*** Source information ***

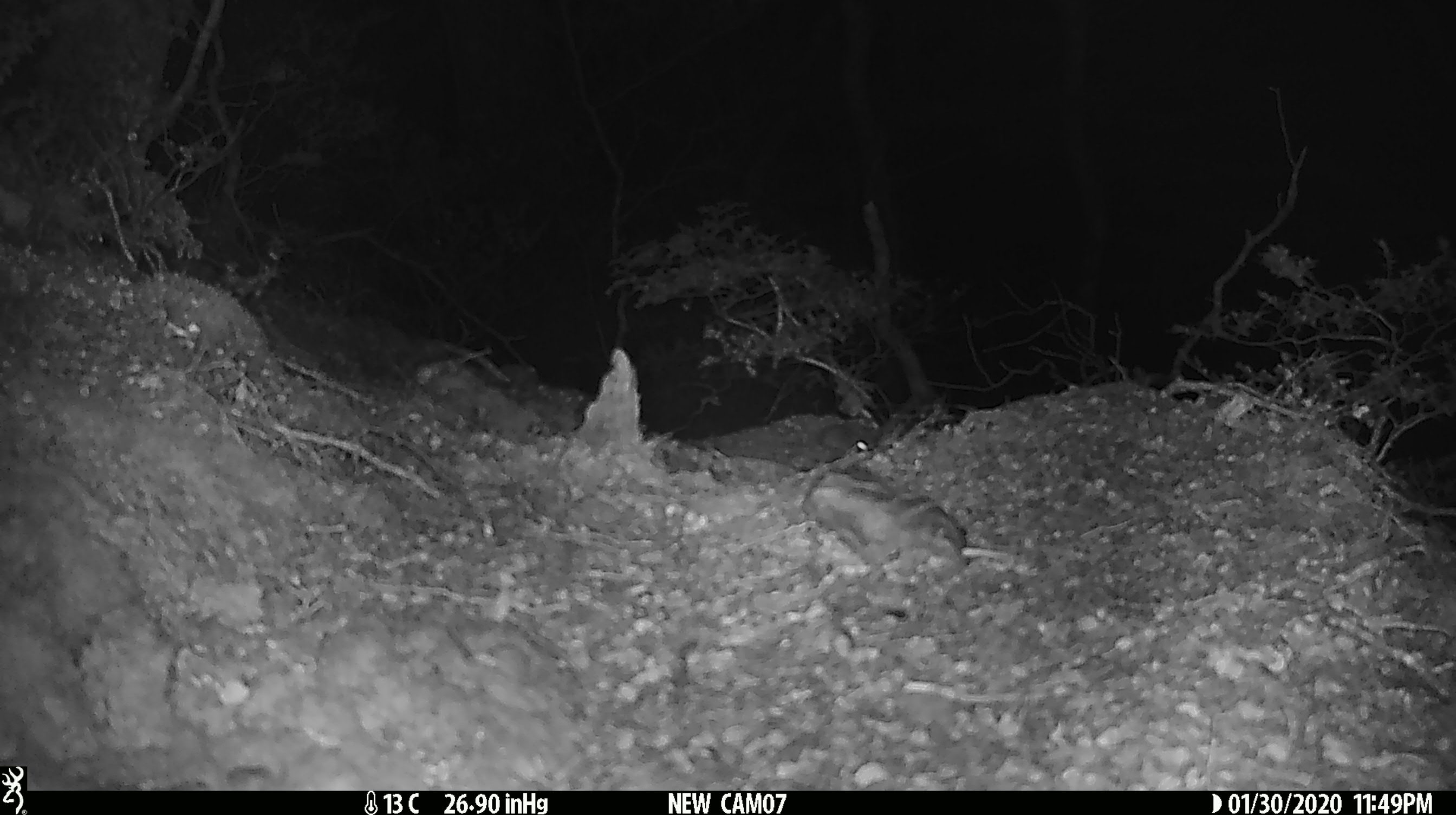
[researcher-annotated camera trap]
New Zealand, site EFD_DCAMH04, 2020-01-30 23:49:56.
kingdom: Animalia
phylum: Chordata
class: Mammalia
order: Rodentia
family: Muridae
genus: Mus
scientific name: Mus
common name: mouse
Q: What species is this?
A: Mouse (Mus).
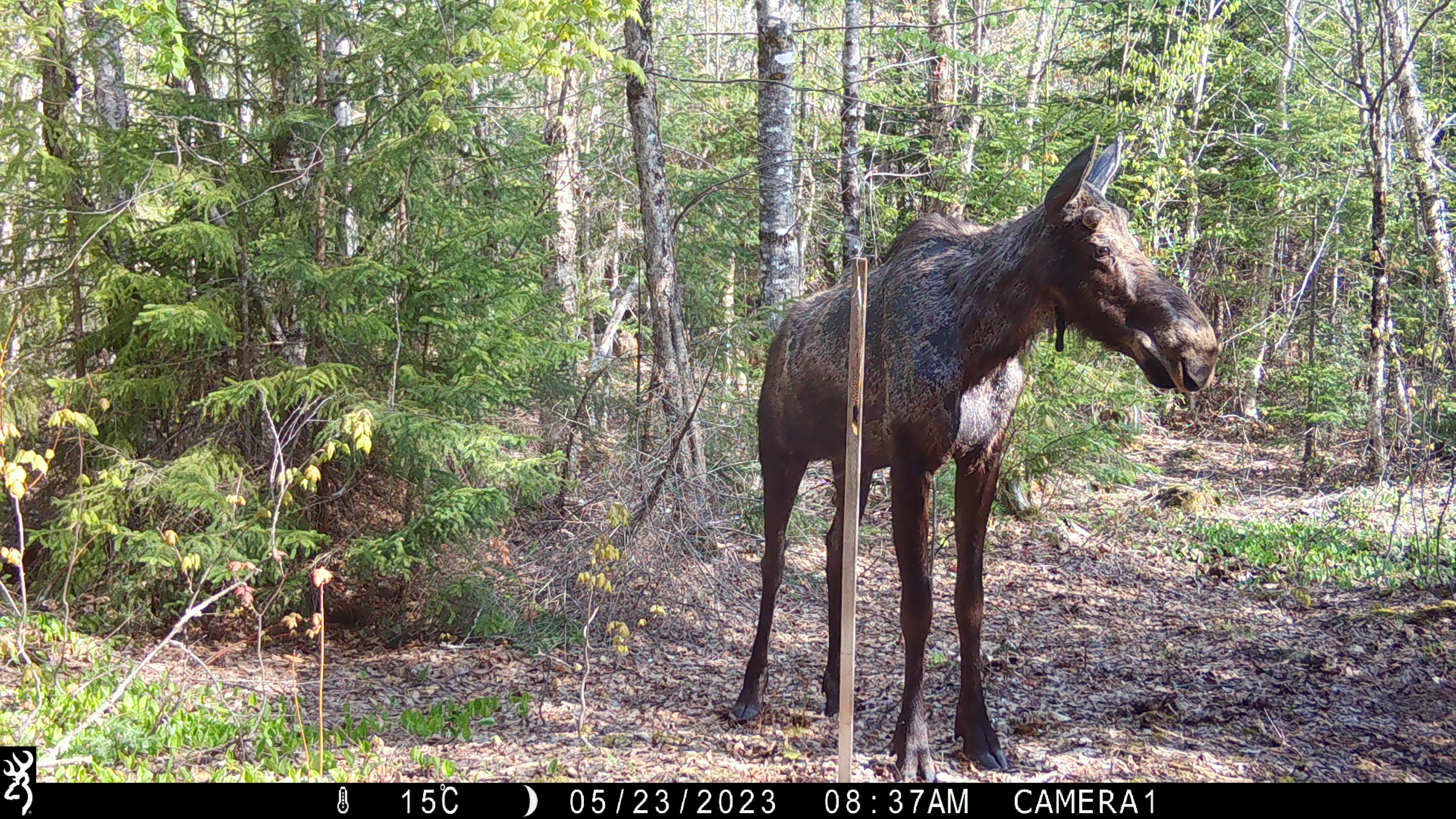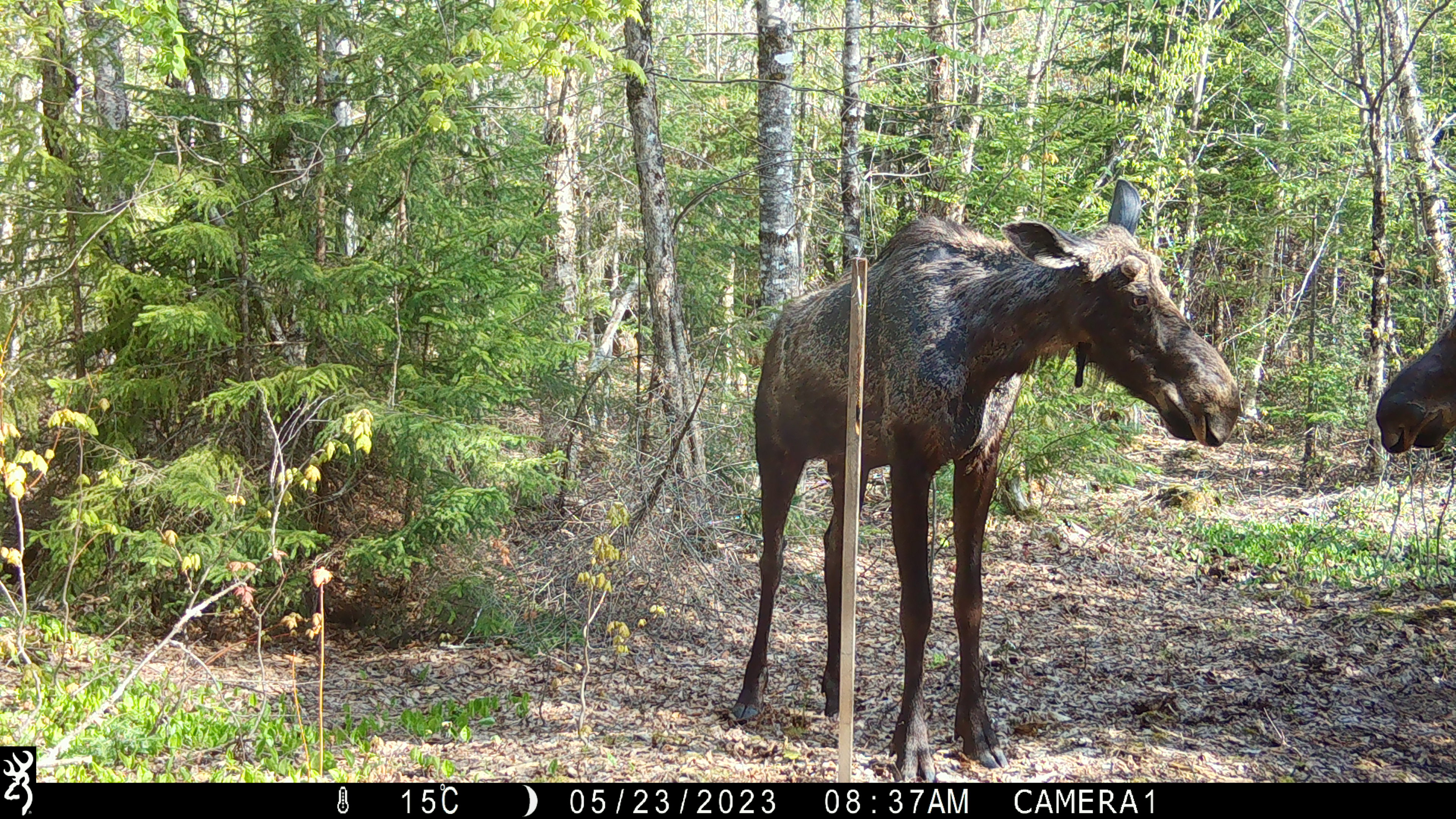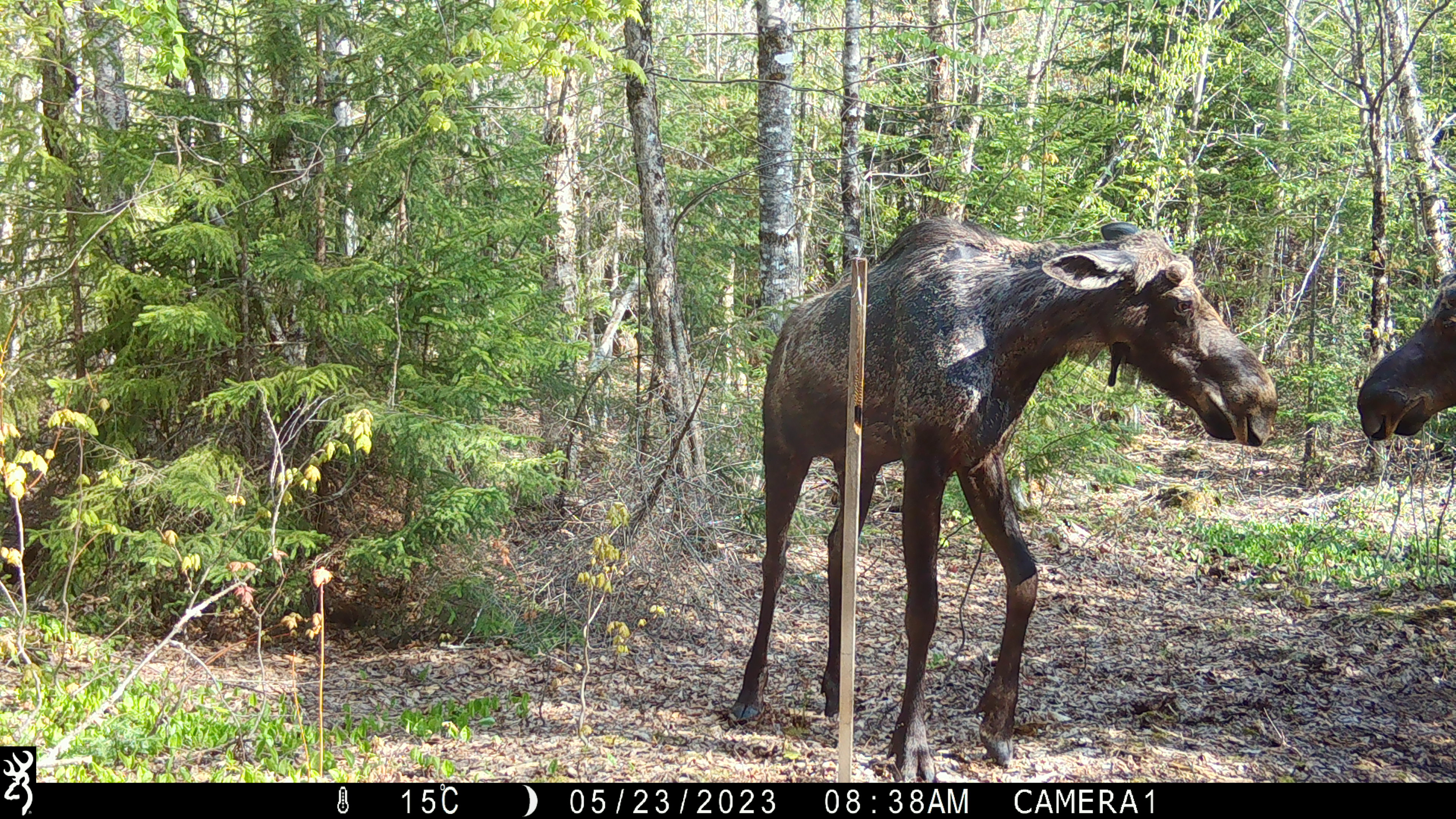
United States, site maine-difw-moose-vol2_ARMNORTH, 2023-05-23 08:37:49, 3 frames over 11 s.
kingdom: Animalia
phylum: Chordata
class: Mammalia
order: Artiodactyla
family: Cervidae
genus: Alces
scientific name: Alces alces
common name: moose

*** End of Source information ***

(Action item):
Write out the data above exactly as it appears, but without any image.

(Finished task):
[researcher-annotated camera trap]
New Zealand, site EFD_DCAMH04, 2020-01-30 23:49:56.
kingdom: Animalia
phylum: Chordata
class: Mammalia
order: Rodentia
family: Muridae
genus: Mus
scientific name: Mus
common name: mouse
Q: What species is this?
A: Mouse (Mus).
United States, site maine-difw-moose-vol2_ARMNORTH, 2023-05-23 08:37:49, 3 frames over 11 s.
kingdom: Animalia
phylum: Chordata
class: Mammalia
order: Artiodactyla
family: Cervidae
genus: Alces
scientific name: Alces alces
common name: moose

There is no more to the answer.